Sorge però, a questo punto del complesso ragionamento, una domanda impossibile nella sua banalità: che cos'è l'uomo? È doveroso porsi tale interrogativo prima di addentrarsi in qualsivoglia risposta. È soprattutto d'uopo che tale pernicioso quesito se lo ponga chi decide di intraprendere gli studi classici, dal liceo all' Università, fino agli insegnanti delle materie letterarie. Una risposta sulla doppia dimensione dell'uomo ci viene da Omero proprio, che apre il proemio dell'Odissea con la parola άνδρα (andra), accusativo di ανήρ (aner), ossia uomo atto alle armi. Allo stesso modo, Virgilio celebra il "vir", nei primi versi dell'Eneide. È l'aspetto dell'uomo eroe, colui che combatte gli uomini, il valoroso, quello dell'Iliade e il protagonista dell'Odissea per l'appunto. Colpisce però, come in quest'ultimo poema, il termine più ricorrente per indicare l'uomo sia άνθρωπος (antropos), molto spesso al plurale.

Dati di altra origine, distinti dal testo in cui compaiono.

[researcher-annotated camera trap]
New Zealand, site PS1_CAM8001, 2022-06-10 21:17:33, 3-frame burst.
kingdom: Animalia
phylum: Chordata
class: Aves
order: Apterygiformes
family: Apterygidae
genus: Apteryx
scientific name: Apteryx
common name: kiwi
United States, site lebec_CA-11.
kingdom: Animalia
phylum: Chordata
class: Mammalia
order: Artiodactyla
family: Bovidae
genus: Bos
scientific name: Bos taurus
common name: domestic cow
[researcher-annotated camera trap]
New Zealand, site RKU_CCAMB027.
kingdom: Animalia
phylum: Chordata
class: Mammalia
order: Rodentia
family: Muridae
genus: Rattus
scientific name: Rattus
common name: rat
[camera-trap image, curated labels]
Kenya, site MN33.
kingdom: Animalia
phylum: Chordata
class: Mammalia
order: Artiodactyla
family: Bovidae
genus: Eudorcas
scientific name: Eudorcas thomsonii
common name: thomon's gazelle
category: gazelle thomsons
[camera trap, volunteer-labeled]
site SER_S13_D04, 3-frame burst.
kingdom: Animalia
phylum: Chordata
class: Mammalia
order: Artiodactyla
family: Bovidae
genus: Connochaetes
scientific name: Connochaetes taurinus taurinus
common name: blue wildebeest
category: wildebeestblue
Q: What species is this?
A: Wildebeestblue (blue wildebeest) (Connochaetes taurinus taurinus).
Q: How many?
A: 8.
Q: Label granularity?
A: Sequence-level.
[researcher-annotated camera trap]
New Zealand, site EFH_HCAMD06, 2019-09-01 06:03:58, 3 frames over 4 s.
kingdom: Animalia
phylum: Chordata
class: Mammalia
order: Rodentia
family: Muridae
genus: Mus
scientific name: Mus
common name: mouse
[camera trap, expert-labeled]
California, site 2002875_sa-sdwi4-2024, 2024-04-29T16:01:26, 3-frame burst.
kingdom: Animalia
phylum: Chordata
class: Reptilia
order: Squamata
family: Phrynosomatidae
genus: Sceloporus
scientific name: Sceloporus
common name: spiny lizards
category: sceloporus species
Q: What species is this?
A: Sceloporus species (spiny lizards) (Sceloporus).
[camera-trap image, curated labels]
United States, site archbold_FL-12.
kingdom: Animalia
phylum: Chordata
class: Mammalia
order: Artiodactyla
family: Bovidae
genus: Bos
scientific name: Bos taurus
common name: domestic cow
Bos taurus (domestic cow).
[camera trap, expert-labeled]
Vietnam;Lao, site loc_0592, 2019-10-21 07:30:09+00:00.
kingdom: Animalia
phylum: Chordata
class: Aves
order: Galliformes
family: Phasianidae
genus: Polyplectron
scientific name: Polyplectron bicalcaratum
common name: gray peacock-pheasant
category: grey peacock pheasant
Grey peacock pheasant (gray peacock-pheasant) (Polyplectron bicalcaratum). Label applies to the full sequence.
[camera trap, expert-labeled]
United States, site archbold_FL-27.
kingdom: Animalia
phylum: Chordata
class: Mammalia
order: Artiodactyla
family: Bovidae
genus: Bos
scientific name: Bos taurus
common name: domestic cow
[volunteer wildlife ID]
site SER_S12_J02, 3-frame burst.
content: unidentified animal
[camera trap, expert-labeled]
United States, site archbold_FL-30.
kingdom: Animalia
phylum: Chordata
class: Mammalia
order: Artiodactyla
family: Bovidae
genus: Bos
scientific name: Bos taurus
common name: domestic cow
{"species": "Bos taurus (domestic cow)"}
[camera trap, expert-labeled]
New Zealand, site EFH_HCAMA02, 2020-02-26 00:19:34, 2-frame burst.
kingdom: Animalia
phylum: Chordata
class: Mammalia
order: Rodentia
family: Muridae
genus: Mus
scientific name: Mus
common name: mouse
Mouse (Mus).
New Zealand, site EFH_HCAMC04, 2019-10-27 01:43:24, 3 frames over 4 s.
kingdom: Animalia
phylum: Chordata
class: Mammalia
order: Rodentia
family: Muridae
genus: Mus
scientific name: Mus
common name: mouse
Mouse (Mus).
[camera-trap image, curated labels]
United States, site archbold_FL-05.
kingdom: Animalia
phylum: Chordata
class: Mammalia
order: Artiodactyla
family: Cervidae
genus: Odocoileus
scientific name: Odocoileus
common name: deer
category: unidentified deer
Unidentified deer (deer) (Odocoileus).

L' άνθρωπος (antropos) è quindi l'uomo che resta sullo sfondo, che è obsoleto, oscuro (Domenico Silvestri, Etimologia di άνθρωπος), quello a cui il letterato o lo studioso di lettere sono chiamati a dar voce.
Non è facile dunque riuscire ad interpretare l'uomo comune, quello che non si contraddistingue, ancor più è difficile raccontarlo, scorgere in quella esistenza apparentemente mediocre e poco ispirante, un motivo di studio, di ricerca, di riflessione e soprattutto di concreta soddisfazione.
A tutti i ragazzi che, nei mesi scorsi, trovandosi di fronte alla scelta delle scuole superiori, hanno seguito il cuore, optando per il liceo classico, a quanti lo stanno frequentando. Ai ragazzi ed alle ragazze che nei prossimi mesi dovranno intraprendere un percorso universitario e sono orientati sugli studi umanistici, a coloro che, come me, stanno già percorrendo questa strada impervia ma stupenda, auguro di lasciarsi travolgere dalla meravigliosa indagine che li porterà alla scoperta del cuore della letteratura, del centro del mondo: l'uomo.